The Baltimore Ravens come out with six defenders in the box, a base 4-3 look. The Vikings have two tight ends lined up to the right side of their offensive line. Theoretically, the Vikings should be able to create a clean running lane for Gerhart in this situation.
The Vikings pull their left guard across the formation, while the rest of the offensive line blocks down in the opposite direction. This action drags the left defensive end crashing toward the center, making the block for the inside tight end easy.
However, Gerhart isn't going to have a free running lane because the middle linebacker is reacting to the left guard's movement. The duo are set to meet in the hole.
Before meeting the left guard at the line of scrimmage, the Ravens middle linebacker attacks his inside shoulder. This puts him in a perfect position to stop Gerhart for no gain if Gerhart continues his current path.
However, Gerhart is smart enough and quick enough to take one hard step before angling back inside to find the hole. The outside tight end had sealed the running lane, so Gerhart is able to accelerate through an attempted tackle from a linebacker on the second level before finishing the play for a relatively big gain.
Gerhart didn't take one big step. He didn't reverse the field, and he didn't hesitate behind the line of scrimmage. He subtly shuffled his feet before accelerating through the small space that was afforded to him. This is the kind of play that Gerhart will base his success on as a starter in the NFL.
As with any player entering free agency, a price and suitors need to be found.
Outside of a handful of runners in today's NFL, there won't be a back who can command a hefty fee a a free agent these days. Gerhart will likely settle for a short-term contract that will allow him an opportunity to earn a bigger salary through his performance on the field.
He should have a number of suitors, though. Ben Tate and Gerhart appear to be the top two free agents who could be considered bell-cow backs.
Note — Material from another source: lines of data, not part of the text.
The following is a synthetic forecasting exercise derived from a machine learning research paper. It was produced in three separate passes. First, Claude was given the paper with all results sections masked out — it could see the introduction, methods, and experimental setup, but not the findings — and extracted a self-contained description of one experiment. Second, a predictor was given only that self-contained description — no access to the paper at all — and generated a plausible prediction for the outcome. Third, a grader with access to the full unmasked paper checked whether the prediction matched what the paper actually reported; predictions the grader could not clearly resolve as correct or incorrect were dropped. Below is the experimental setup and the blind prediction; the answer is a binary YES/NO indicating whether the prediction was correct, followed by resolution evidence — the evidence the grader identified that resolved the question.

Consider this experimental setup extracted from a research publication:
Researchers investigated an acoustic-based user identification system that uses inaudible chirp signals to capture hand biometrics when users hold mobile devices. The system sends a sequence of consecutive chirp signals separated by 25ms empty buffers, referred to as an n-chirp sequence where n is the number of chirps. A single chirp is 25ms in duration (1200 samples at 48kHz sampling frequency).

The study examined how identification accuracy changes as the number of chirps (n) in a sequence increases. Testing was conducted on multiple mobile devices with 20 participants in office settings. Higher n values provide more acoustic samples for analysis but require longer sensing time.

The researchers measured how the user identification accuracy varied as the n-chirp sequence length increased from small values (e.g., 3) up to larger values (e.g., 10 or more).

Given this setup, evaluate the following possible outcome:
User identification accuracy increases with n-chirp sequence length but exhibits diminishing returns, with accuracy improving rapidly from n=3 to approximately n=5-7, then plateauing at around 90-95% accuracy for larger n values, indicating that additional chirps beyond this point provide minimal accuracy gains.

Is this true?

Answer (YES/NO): YES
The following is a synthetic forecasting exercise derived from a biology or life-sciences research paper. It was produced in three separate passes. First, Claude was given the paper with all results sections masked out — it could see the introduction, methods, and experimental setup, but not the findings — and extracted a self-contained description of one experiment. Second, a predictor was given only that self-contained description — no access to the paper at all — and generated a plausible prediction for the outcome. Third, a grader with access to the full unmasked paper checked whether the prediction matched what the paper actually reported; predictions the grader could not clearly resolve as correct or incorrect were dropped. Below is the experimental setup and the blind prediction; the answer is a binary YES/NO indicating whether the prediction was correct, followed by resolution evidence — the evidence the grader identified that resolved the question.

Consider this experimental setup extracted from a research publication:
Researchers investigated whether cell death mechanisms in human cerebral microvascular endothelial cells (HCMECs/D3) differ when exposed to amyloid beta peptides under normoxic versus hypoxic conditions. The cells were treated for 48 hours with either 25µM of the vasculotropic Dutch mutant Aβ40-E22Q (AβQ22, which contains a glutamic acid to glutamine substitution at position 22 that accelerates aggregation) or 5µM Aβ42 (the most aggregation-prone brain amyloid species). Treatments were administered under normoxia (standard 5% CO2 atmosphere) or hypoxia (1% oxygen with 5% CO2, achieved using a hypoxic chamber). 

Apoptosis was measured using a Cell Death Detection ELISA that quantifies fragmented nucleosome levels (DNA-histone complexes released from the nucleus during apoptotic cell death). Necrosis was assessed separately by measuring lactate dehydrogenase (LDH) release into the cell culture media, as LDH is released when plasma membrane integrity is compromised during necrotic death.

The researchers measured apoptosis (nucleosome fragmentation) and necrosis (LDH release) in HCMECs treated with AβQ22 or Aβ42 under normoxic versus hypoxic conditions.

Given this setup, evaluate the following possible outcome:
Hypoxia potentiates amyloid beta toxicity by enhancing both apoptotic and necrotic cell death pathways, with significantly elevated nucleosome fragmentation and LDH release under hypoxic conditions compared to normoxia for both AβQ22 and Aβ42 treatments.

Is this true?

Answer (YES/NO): NO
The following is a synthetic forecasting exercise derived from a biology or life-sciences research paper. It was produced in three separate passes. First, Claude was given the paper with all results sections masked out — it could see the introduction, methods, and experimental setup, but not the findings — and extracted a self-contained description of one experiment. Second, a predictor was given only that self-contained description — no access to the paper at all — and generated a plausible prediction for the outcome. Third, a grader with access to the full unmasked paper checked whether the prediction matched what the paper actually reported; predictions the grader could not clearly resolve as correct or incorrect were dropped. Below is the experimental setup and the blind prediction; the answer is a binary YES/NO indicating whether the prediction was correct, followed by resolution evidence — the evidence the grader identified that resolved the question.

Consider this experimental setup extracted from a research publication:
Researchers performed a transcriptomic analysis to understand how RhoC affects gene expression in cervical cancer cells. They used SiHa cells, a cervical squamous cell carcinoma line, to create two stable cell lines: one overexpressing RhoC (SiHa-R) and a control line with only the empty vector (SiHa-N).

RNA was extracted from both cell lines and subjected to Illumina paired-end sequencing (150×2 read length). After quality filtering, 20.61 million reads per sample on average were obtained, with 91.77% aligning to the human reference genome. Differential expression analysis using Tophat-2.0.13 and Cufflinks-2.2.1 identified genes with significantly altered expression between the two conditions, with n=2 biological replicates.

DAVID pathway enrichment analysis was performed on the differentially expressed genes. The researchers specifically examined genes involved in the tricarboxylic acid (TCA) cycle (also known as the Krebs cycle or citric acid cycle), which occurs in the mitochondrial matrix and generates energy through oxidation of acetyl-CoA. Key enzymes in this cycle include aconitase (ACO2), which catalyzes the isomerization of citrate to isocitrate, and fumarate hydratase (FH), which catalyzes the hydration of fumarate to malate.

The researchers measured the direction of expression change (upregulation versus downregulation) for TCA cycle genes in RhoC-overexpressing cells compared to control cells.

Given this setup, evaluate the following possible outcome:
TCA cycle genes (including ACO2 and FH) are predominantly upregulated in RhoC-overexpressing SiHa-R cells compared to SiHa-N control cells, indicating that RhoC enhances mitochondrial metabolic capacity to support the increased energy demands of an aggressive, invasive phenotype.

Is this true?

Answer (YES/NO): YES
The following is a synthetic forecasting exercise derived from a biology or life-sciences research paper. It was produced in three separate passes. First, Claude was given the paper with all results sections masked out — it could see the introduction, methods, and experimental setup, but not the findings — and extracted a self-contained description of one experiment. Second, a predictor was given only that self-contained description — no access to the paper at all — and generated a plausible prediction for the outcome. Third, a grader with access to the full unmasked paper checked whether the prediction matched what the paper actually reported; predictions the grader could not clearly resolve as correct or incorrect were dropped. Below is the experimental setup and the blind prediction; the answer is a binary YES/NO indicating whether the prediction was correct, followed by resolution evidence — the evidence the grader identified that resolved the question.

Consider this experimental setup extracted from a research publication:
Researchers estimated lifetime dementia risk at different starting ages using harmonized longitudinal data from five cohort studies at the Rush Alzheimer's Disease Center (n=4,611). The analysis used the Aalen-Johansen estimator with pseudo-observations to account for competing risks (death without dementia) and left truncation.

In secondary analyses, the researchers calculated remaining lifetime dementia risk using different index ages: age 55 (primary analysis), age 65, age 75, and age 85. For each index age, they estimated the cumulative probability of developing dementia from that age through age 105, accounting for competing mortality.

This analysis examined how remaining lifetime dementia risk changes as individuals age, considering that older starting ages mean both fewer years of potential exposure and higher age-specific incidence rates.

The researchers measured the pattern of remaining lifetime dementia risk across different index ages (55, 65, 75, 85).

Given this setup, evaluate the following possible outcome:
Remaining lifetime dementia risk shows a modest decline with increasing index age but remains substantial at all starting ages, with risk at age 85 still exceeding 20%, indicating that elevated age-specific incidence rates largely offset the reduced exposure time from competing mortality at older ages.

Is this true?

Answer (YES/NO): NO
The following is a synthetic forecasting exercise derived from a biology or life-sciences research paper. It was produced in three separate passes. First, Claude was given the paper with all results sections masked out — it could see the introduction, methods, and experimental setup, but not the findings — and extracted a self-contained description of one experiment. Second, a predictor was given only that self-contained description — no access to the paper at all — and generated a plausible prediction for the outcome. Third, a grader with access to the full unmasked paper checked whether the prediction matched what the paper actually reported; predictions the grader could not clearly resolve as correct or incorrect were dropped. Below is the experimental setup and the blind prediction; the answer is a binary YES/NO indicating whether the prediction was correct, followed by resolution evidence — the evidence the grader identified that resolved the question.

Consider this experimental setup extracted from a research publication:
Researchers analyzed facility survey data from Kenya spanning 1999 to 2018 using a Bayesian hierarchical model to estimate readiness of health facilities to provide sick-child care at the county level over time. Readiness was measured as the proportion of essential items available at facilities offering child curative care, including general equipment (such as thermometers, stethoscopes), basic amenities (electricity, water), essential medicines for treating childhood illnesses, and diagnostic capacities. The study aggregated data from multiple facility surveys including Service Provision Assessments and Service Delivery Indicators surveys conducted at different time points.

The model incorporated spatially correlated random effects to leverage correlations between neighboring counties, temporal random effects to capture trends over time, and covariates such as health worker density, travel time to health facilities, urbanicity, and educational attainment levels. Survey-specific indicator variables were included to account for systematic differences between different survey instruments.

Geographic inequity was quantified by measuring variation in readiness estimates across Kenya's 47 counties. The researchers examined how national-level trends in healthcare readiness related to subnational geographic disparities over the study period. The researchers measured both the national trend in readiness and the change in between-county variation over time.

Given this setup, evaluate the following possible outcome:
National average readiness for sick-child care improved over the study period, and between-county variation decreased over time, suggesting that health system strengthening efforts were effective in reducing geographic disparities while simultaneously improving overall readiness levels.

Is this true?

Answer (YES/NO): NO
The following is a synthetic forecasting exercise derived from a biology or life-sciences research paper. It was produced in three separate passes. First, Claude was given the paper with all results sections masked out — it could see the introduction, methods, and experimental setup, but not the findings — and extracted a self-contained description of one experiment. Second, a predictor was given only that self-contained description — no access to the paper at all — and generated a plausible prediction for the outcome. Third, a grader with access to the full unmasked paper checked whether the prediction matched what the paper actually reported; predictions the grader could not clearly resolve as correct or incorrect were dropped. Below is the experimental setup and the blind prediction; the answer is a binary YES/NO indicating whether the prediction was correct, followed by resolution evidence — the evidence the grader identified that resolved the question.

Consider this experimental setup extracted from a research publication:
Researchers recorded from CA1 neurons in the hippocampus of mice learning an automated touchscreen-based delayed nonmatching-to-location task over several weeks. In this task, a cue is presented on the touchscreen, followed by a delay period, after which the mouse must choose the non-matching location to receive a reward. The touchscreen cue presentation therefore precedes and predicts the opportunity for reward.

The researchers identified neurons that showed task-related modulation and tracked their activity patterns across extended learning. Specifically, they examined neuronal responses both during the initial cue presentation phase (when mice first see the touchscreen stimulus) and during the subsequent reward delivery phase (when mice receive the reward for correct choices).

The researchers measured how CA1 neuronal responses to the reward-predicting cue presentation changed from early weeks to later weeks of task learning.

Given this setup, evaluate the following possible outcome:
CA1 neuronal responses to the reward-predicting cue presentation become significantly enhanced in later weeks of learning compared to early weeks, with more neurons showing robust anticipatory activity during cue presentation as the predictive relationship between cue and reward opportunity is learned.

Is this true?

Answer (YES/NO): YES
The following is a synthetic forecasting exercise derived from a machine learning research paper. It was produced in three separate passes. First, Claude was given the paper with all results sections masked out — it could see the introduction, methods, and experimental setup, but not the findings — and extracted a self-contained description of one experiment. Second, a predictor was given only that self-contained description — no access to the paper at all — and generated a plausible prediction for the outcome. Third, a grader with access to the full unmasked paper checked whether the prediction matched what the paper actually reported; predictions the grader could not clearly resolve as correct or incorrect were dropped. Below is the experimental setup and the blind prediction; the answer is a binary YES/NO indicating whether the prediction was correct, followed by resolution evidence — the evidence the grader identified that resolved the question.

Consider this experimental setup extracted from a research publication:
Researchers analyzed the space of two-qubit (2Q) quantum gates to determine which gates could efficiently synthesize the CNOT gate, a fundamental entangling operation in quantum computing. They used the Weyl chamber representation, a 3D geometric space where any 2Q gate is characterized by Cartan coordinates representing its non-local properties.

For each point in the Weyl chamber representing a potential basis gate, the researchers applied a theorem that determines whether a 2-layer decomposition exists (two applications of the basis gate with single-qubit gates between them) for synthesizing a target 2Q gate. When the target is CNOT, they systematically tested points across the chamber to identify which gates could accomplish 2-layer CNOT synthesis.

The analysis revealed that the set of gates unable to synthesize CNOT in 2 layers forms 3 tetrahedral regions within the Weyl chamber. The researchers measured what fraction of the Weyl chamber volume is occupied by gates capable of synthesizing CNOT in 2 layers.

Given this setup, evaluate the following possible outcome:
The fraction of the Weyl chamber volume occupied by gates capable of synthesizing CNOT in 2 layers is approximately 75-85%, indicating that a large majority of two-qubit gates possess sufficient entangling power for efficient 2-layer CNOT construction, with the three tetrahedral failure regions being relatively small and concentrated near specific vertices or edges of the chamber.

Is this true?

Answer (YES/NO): YES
Tate has talent. He is just as explosive as Gerhart, and both players have durability questions that need to be answered on the field. Tate has played a little bit more than Gerhart, but Gerhart has proven to be an all-around more talented player.
Both players should attract attention from the New York Giants to potentially come in as starters, while there are a number of other franchises who could be looking for a big contributor in the backfield once they begin to release players.
If the choice does ultimately come down to Gerhart and Tate, then Gerhart appears to be the more preferable option.